◆ **Exercise aim**
In the piece on Deutsche Bank, copy the passage that begins at the words "As an ex-Deutsche" and stops after "higher operating risk.", replacing "hubs" with "centers".
━━━━━ Text provided
As an ex-Deutsche Banker, I was somewhat saddened but not at all surprised to read this in the New York Times:
Deutsche Bank said it would cut as many as 35,000 jobs over the next two years as part of a strategy to overhaul the German lender, Chad Bray reports in DealBook.The plans came after the bank reported a loss of $6.6 billion in the third quarter.The bank said it would close its operations in 10 countries, move its trading operations in Brazil to other hubs and further centralize back-office operations.It also plans to cut its investment banking clients by about 50 percent, especially in ountries with higher operating risk.
The bank said it would cut 9,000 full-time jobs internally, elimate 6,000 external contractor positions and cut an additional 20,000 through selling businesses in the next two years.Deutsche Bank is also edging nearer to settling one of the many government investigations it faces,
I worked at Deutsche Bank in New York and Frankfurt back when it had the ambition to be become the most powerful bank in the world. Alfred Herrhausen was the executive board member responsible for the North American business, and I had the pleasure of meeting this visionary thinker several times. Unlike the heads of the biggest banks today, Herrhausen thought about the bank's role and responsibility in the world. He startled the international banking scene in 1987 when he proposed that global banks forgive their loans to Third World countries. He recognized the risks and opportunities posed by the fall of Berlin Wall, just weeks before his death, and proposed establishing a development bank in Warsaw to bundle incoming aid and deploy it in accordance with strict efficiency criteria. Such an "Institute for Economic Renewal," as he called it, would help channel western aid and monitor its efficient use. Such an Institute could play a constructive role in economic reform. Similar institutions could be established for other countries. Herrhausen engineered the acquisition of the UK merchant bank Morgan Grenfell to bring Anglo-Saxon banking know-how into Deutsche Bank. His plans to bring one of the British executives onto the DB executive board, however, were thwarted, and after his assassination Morgan Grenfell was more or less ruined, the top talent jumped ship.
Deutsche Bank's downfall actually began in 1998 with the purchase of Bankers Trust (BT) in New York. BT had a freewheeling trading culture and was constantly pushing the envelope with new derivative products that had questionable risk profiles. BT traders were caught on tape bragging about how they were able to pull the wool over the eyes of their customers. Deutsche Bank's fate was sealed when Josef Ackermann became chief executive. Ackermann's stated goal was to achieve a 25% return on equity, which only pushed the bank's traders into riskier - and illegal (LIBOR fixing) - activities. Deutsche Bank - along with Lehman Brothers, Bear Stearns, Citibank and a host of other banking culprits - played a key role in the 2008 global financial meltdown. It is still paying out $Billions in penalties and faces more years of litigation for its predatory practices.
Deutsche Bank is not expected to turn a profit until 2018. Alfred Herrhausen must be turning in his grave to see the once proud-institution just a shadow of what it once was.
━━━━━━━━━━
━━━━━ Data provided
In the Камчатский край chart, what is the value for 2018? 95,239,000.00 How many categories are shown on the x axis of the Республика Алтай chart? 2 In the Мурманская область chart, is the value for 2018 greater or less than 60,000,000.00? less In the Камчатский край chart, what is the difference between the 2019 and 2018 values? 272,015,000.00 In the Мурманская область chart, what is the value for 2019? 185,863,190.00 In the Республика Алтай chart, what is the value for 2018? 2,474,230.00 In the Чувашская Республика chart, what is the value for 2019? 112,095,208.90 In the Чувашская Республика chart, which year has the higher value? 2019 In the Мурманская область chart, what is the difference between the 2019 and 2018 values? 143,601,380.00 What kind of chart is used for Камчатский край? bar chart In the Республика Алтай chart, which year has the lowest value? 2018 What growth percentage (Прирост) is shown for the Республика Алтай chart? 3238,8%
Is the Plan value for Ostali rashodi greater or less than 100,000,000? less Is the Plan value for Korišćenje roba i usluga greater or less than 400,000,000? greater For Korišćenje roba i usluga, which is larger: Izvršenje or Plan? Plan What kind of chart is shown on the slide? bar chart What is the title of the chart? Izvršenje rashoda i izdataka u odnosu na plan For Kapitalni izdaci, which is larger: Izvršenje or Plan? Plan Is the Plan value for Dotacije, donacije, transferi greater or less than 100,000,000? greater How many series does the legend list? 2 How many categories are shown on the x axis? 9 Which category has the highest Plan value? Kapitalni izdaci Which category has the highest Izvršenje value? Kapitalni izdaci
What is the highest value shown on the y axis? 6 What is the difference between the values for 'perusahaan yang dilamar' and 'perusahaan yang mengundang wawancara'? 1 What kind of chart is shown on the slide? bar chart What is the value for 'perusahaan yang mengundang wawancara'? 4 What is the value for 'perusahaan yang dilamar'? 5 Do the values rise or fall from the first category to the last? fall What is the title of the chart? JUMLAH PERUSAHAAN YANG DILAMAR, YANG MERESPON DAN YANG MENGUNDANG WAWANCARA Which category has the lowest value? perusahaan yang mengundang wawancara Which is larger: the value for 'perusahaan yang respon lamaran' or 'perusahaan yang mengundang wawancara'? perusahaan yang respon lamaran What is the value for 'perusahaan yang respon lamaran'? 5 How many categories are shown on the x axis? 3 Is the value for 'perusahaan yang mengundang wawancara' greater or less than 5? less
━━━━━━━━━━
◆ **Result below**
As an ex-Deutsche Banker, I was somewhat saddened but not at all surprised to read this in the New York Times:
Deutsche Bank said it would cut as many as 35,000 jobs over the next two years as part of a strategy to overhaul the German lender, Chad Bray reports in DealBook.The plans came after the bank reported a loss of $6.6 billion in the third quarter.The bank said it would close its operations in 10 countries, move its trading operations in Brazil to other centers and further centralize back-office operations.It also plans to cut its investment banking clients by about 50 percent, especially in ountries with higher operating risk.